Simon's Megalomaniacal Legal Resources

(Ontario/Canada)

ADMINISTRATIVE LAW | SPPA / Fairness (Administrative)
SMALL CLAIMS / CIVIL LITIGATION / CIVIL APPEALS / JUDICIAL REVIEW / Practice Directives / Civil Portals

home / about / Democracy, Law and Duty / testimonials / Conditions of Use

Civil and Administrative
Litigation Opinions
for Self-Reppers


TOPICS


Judicial Review - SoR - Introduction

A 'standard of review' (SOR) is the degree of deference to be accorded a lower body's (tribunal or court) decision when it is reviewed by a court, either in an appeal or a judicial review. Different SORs applies between appeals and judicial reviews, this section deals with the latter - judicial reviews.

Since the Vavilov (SCC, 2019) case, there have been a multitude of cases considering the standard of review (SOR) applying in judicial reviews (JR). The basic doctrine is simple, that all aspects of the decision or actions (law, fact and mixed fact and law) being judicially-reviewed are to be considered on a deferential, 'reasonableness' standard.

'Reasonableness', an inherently vague term, I find is best understood by focussing on two themes:
1. 'Reasonableness' Is Not 'Correctness'

'Correctness' is inherently easier for people - particularly lawyers (and all judges are lawyers) - to relate to. On a statutory appeal (which is the primary alternative legal 'review' procedure), the judge asks themselves the question, 'is this ruling legally correct?'. That allows them freely to adjudge the prior legal work without any form a legal deference. There might be some deference to the lower decision-maker on fact-findings (on the well-overplayed rationale that 'they were there', and so can adjudge the credibility of witnesses), but - legally - 'getting it right' has an instinctual meaning that most lawyers don't have a problem with.

But 'reasonableness' isn't 'correctness' - that much is plain. Therefore it seems obvious that 'reasonableness', in the mind of the JR judge, means what a different decision-maker could view as correct. It's equivalent to saying that the decision is 'plausible - not the one I would have given, but plausible'. In a world made up, necessarily, of a multitude of decision-makers, it can be viewed as a practical necessity that we tolerate - or defer - to other decision-makers. That is, as long as they are acting 'reasonably'. If the legal community offers one explanation for 'reasonableness', it is most often that of deference.

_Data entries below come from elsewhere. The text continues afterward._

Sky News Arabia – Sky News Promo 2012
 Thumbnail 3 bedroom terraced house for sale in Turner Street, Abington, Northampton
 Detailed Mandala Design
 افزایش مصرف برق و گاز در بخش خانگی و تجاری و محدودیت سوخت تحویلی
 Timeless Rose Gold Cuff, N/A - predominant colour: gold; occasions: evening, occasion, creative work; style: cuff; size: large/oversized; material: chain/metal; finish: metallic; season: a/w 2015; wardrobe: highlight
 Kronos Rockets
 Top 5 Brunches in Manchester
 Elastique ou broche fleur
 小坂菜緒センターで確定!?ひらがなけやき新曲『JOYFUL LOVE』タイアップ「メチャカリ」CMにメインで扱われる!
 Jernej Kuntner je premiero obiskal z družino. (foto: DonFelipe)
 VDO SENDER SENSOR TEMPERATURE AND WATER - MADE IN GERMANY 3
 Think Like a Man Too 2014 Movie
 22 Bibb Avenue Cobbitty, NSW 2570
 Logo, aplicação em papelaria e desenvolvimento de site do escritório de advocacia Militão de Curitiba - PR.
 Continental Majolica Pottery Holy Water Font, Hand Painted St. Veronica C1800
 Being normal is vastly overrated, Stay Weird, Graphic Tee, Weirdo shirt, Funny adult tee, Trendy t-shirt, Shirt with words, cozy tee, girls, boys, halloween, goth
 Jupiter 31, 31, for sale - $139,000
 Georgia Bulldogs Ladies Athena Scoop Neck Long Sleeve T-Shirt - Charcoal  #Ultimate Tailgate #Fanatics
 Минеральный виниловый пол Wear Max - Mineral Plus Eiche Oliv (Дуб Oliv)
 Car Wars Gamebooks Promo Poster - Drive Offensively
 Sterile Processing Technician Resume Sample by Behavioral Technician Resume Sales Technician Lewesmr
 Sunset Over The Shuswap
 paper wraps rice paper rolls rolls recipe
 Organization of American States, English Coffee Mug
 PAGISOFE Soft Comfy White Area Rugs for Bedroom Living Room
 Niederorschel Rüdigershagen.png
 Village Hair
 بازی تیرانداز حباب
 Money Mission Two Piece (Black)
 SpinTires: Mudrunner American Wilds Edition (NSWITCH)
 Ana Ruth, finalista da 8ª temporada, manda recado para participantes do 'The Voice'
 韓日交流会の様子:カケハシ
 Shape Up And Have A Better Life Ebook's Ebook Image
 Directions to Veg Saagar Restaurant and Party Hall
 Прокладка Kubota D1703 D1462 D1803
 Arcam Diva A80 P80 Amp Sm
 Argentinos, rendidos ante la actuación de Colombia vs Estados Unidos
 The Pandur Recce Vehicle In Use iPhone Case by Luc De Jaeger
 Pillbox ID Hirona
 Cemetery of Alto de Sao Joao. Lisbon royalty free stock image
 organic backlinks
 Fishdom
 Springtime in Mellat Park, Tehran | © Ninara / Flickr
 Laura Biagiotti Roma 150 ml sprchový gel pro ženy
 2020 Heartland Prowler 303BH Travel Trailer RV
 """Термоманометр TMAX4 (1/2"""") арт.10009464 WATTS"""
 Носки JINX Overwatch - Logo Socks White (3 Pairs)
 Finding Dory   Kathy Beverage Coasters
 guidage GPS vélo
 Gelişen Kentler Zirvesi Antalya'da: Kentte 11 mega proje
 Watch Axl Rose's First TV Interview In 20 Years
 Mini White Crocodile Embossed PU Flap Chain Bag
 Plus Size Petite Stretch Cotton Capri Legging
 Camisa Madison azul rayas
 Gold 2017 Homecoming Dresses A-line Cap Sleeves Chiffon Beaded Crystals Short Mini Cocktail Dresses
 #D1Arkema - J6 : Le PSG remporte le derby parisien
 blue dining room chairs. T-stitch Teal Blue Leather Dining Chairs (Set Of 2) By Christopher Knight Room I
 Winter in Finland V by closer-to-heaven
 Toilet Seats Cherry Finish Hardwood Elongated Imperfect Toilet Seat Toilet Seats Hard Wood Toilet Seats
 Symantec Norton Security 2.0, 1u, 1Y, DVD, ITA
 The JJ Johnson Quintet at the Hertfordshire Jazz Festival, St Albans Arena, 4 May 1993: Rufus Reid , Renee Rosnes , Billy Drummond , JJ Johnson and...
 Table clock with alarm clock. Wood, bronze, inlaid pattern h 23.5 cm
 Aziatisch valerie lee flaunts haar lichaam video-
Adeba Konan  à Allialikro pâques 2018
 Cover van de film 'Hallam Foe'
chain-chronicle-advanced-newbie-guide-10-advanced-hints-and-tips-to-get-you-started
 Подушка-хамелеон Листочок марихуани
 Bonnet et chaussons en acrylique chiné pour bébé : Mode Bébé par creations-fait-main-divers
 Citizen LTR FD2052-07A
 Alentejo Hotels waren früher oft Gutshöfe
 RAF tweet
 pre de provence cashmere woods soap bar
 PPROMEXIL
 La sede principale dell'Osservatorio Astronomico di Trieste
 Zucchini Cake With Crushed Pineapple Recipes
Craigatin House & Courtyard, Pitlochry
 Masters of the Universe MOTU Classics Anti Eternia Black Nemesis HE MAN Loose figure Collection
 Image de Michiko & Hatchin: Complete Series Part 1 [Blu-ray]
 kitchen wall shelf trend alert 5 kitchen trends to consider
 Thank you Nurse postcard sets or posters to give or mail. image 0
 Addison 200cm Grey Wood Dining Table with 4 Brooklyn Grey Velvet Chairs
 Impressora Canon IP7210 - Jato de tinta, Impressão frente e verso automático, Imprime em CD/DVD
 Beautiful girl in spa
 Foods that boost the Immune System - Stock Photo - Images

2. The Coherence of the Lower Body's 'Reasons for Decision'

This aspect of 'reasonableness' is more straight-forward and useful, and it harkens to a legal issue of long-standing. 'Reasons for decision' are the written justification that tribunal members and judges issue explaining their decisions (well ideally at least). An entire doctrine already exists on this theme: Inadequate Reasons.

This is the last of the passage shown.